Muitas empresas concentram seus esforços apenas na etapa de aquisição dos materiais. No entanto, a segurança da operação depende diretamente da manutenção de equipamentos de combate a incêndio. Nesse contexto, a legislação estadual, as diretrizes da Norma Regulamentadora 23 (NR-23) e as Instruções Técnicas do Corpo de Bombeiros estabelecem a obrigatoriedade da manutenção preventiva periódica e da inspeção contínua para garantir a operacionalidade da infraestrutura técnica.
Análise de risco industrial e reprovações em auditorias de seguradoras
Durante auditorias realizadas por companhias seguradoras, a falta de manutenção estrutural configura o principal critério para a reprovação da planta e o cancelamento de apólices. Sob essa ótica, os auditores buscam identificar anomalias sistêmicas que comprometem redes de hidrantes e câmaras de espuma.

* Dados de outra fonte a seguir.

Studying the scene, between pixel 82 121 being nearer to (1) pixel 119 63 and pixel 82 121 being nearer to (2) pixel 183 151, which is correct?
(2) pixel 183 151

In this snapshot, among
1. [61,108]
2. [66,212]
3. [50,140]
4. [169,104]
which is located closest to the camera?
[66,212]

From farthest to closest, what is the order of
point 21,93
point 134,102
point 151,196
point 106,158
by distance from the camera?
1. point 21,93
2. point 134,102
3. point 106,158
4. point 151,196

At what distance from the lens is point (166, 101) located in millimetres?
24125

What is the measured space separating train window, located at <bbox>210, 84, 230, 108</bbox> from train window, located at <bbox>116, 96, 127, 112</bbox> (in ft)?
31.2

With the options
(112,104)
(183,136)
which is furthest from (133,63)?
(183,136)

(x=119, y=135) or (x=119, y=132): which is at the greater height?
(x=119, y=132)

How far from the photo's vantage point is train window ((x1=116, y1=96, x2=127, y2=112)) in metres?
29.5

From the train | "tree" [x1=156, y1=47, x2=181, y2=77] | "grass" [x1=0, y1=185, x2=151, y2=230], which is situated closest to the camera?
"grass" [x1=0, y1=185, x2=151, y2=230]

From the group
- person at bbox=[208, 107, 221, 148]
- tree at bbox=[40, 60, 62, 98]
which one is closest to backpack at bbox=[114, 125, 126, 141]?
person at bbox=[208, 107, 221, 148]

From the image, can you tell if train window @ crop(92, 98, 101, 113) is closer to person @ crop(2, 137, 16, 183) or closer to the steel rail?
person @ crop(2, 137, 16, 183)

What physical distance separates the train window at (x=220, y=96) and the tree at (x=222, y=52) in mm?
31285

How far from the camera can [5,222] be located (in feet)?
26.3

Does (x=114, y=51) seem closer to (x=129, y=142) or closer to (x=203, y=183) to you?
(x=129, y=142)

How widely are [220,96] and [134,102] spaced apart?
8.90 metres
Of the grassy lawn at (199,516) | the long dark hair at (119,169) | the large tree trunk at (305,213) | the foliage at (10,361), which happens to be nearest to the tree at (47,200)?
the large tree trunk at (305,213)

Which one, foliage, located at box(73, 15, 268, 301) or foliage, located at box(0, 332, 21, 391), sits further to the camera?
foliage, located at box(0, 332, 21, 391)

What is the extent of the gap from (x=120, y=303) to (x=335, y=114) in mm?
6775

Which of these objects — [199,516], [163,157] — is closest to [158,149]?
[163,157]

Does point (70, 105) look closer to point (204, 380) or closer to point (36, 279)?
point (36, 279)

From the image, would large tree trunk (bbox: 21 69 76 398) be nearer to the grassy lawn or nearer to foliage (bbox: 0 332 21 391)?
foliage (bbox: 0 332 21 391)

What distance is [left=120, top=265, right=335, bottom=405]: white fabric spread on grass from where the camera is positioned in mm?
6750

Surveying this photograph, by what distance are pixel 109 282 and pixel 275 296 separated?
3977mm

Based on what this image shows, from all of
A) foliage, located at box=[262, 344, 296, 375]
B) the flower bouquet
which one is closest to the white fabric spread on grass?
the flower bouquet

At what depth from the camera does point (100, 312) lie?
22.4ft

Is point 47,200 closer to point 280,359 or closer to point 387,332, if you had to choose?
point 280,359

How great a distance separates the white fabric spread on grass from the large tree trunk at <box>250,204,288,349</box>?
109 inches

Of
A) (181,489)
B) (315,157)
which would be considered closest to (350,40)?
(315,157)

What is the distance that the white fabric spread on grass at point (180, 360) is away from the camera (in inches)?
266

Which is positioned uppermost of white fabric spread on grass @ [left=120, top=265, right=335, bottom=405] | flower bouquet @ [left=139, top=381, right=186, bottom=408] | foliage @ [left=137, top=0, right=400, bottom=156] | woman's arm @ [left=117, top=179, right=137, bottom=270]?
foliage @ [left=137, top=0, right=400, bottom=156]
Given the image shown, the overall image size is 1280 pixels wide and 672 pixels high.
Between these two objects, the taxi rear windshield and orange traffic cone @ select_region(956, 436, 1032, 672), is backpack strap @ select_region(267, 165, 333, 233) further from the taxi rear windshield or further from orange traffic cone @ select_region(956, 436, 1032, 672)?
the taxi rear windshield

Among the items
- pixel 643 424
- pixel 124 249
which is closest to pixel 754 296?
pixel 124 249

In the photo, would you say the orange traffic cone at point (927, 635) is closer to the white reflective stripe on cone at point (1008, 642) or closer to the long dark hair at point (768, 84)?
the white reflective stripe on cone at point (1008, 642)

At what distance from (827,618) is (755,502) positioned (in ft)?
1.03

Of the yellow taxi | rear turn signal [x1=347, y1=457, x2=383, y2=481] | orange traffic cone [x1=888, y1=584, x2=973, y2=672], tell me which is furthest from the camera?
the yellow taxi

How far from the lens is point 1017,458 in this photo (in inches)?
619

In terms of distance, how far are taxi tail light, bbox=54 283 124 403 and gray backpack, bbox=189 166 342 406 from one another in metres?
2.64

Por conseguinte, a falta de vistorias resulta em problemas técnicos críticos, tais como:
- Oxidação severa de conexões de metal: O avanço da ferrugem bloqueia o acoplamento rápido das mangueiras nos hidrantes.
- Ressecamento de vedações internas de borracha: A perda de elasticidade dos anéis de vedação gera vazamentos maciços de água antes que o fluxo alcance o esguicho.
- Engripamento de volantes de válvulas: A imobilidade da haste metálica impede a abertura do registro manual.
Essas falhas podem tornar um sistema inteiro inoperante no exato momento em que a linha de água é pressurizada, resultando em bloqueio total do fluxo.
O desgaste de ligas metálicas em atmosferas agressivas
Ademais, o ambiente industrial dita a velocidade de degradação dos componentes mecânicos. O desgaste é acelerado quando os materiais operam em atmosferas agressivas, como ocorre frequentemente na indústria química e em zonas de maresia (indústria salobra).
Em contrapartida, a durabilidade da rede depende da correta especificação dos metais:
- Ligas metálicas de baixa qualidade: Sofrem corrosão galvânica rápida, perdendo massa e comprometendo a integridade das roscas de acoplamento em curto prazo.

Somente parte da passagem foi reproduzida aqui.